# Gas - CalorLite



## autostratus (May 9, 2005)

Calor are to retail ther gas in lighter bottles as CalorLite
See: http://www.calorlite.co.uk/

Although they give the weight of the new cylinders I was unable to see the height and diameter on the web page.

After emailing Calor I received this reply:-
Thank you for your email.

The dimensions of the two cylinders shown are the same - 495mm in height by 256mm in diameter. These are the exactly the same size as the 7kg butane and the current 6kg propane


----------



## Grizzly (May 9, 2005)

Good news - thanks for the link. Note they also have a device so that you can see how much gas is left. I wonder if they will do a straight exchange for the old ones ?

Now if only Calor would market them in Europe as well...!

G


----------



## teckie (Feb 25, 2007)

Yeah.. I was looking at these new Calor Lite bottles at NEC last Tuesday but didn't get chance to get any info as to when they will be available..what price..and can you swap the heavy 6Kg bottles for them !!!

Anyone know ?


Cheers Teckie


----------



## Grizzly (May 9, 2005)

teckie said:


> any info as to when they will be available..
> Anyone know ?
> Teckie


The website says they will be available in March 2008

G


----------



## teckie (Feb 25, 2007)

Thanks Grizzly... should have a couple of bottles ready for exchange by then  


Cheers

Teckie


----------



## autostratus (May 9, 2005)

teckie said:


> Yeah.. I was looking at these new Calor Lite bottles at NEC last Tuesday but didn't get chance to get any info as to when they will be available..what price..and can you swap the heavy 6Kg bottles for them !!!
> 
> Anyone know ?
> Cheers Teckie


The information I have says that they will be exactly the same price as the current ones and that a straight exchange can be made with the current bottles.

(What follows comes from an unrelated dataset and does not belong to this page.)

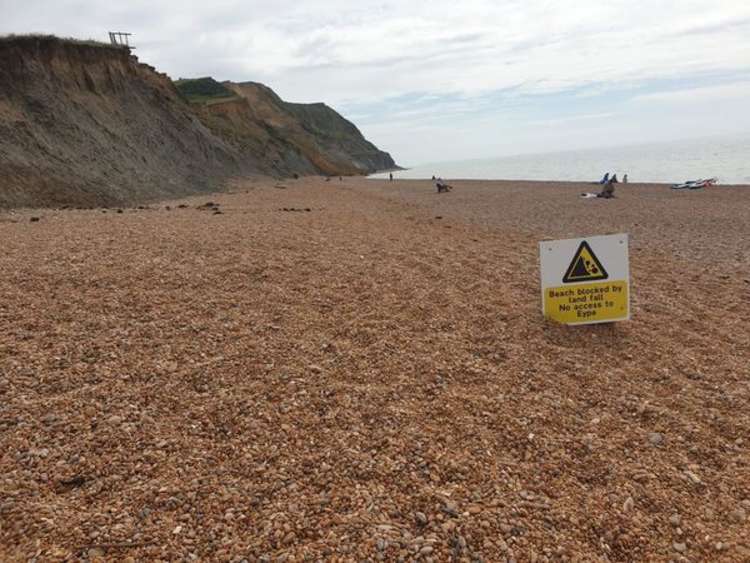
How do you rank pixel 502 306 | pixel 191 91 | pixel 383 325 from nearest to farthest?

That's what I'm told now but who really knows what will happen next Spring.


----------



## Waleem (Nov 1, 2006)

I am particularly interested in these as we are unable to use the BP Gaslite cylinders as a 50 mbar regulator isnt available for them. These Calorlite will use the existing regulator system but will save almost 5KG weight on each cylinder. Every little helps with a family of four with dog !
Calor tell me that they will be a direct swap with the existing cylinders-without additional cost, and the exchange will be the same amount. The only possible drawback I can see is that not all stockists are likely to keep them-my local agent deals mainly with the building trade and not many caravanners.


----------



## zulurita (May 9, 2005)

Thanks for the info.

It is good to have lighter cylinders, however of GREAT IMPORTANCE to us travellers abroad is being able to exchange these cylinders in Europe, offering to give us a third one at ports is no good when the gas locker only takes 2 cylinders! I for one would not want to carry a third one. 

Calor it seems caters for Caravanners and not Motorhomers in this respect. They still have not addressed the issue of GAS for us travellers going to Europe for long periods. No wonder people are going for GASLOW or MTH refillable cylinders.

Calor have had sometime now to address this issue!


----------



## Waleem (Nov 1, 2006)

I must say I agree Rita. What kind of solution is a third cylinder? And they say that this was as a result of consultation. Who with ???
8O


----------